In her first public appearance as the leader of the City of Boston, Acting Mayor Kim Janey returned to the school she attended in Charlestown as an 11-year-old during the tumultuous busing era of the 1970s – a visit that prompted an unplanned discussion with students on school desegregation and the acting mayor’s experiences in Charlestown as a youth bused into the neighborhood from Roxbury/South End.
Edwards Principal Laryssa Doherty said she was contacted by Janey’s staff on Monday about wanting to make the Eddie’s her first visit, and they were more than happy to accommodate her.
“Acting Mayor Janey’s staff called and asked if she could stop by in the morning and kick-off her mayoral debut at the Edwards Middle School,” said Doherty. “Of course we were happy to have her and easily accommodated her schedule. She spent about one hour here and went to all the classrooms. She introduced herself to students and told her story and her history with the Edwards. In fact, a history class was studying school desegregation and she was very gracious to provide some input on her experiences in Boston in the 1970s and her time coming to the Edwards. It was very poignant and was a great opportunity for my students. They had some great questions.”
Janey’s family lived in Roxbury and the South End when she was a child, and during busing she was brought to Charlestown to attend the Edwards Middle.
Janey’s father, Cliff – known as CJ, died just over a year ago and was a very influential educator in Boston during the busing era. After earning his doctorate in education at Boston University, he taught at the innovative Bancroft School in the South End – which was an alternative public school open from 1969 to 1981. Later he went on to national prominence as the superintendent of schools in Rochester, NY, Washington, D.C., and Newark, NJ. He was a researcher at Boston University when he passed.

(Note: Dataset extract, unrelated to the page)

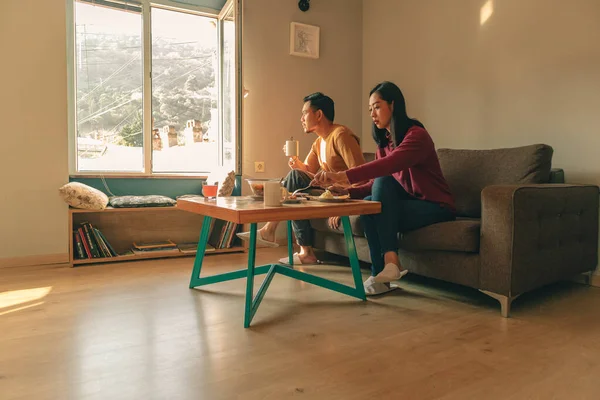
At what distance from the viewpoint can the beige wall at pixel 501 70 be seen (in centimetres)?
250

While he taught in the South End, Janey took a different path to the Edwards Middle School in Charlestown during those tough times. Recalling that history was part of her decision to come back to the school, said her office. Being the first African American and woman to lead the City, she felt it was the perfect way to start things off, they said.
“The Edwards was where Mayor Janey attended middle school during the era of busing and school desegregation, so today’s visit was very significant for her personally,” said spokesman Nick Martin. “Mayor Janey mentioned that one of the classes was actually doing a history lesson about that era (Tuesday). (It was) a historic day for the city, as we celebrate the first woman and the first Black Mayor of Boston, and Mayor Janey’s visit to the school was the perfect way to mark the occasion on her first day in office.”
Acting Mayor Janey was accompanied on her visit by Supt. Brenda Cassellius, Elementary Supt. Tommy Welch, and Charlestown School Committeeman Michael O’Neill. The Edwards is still scheduled to close at the end of this school term, with a celebration/good bye likely happening on June 17.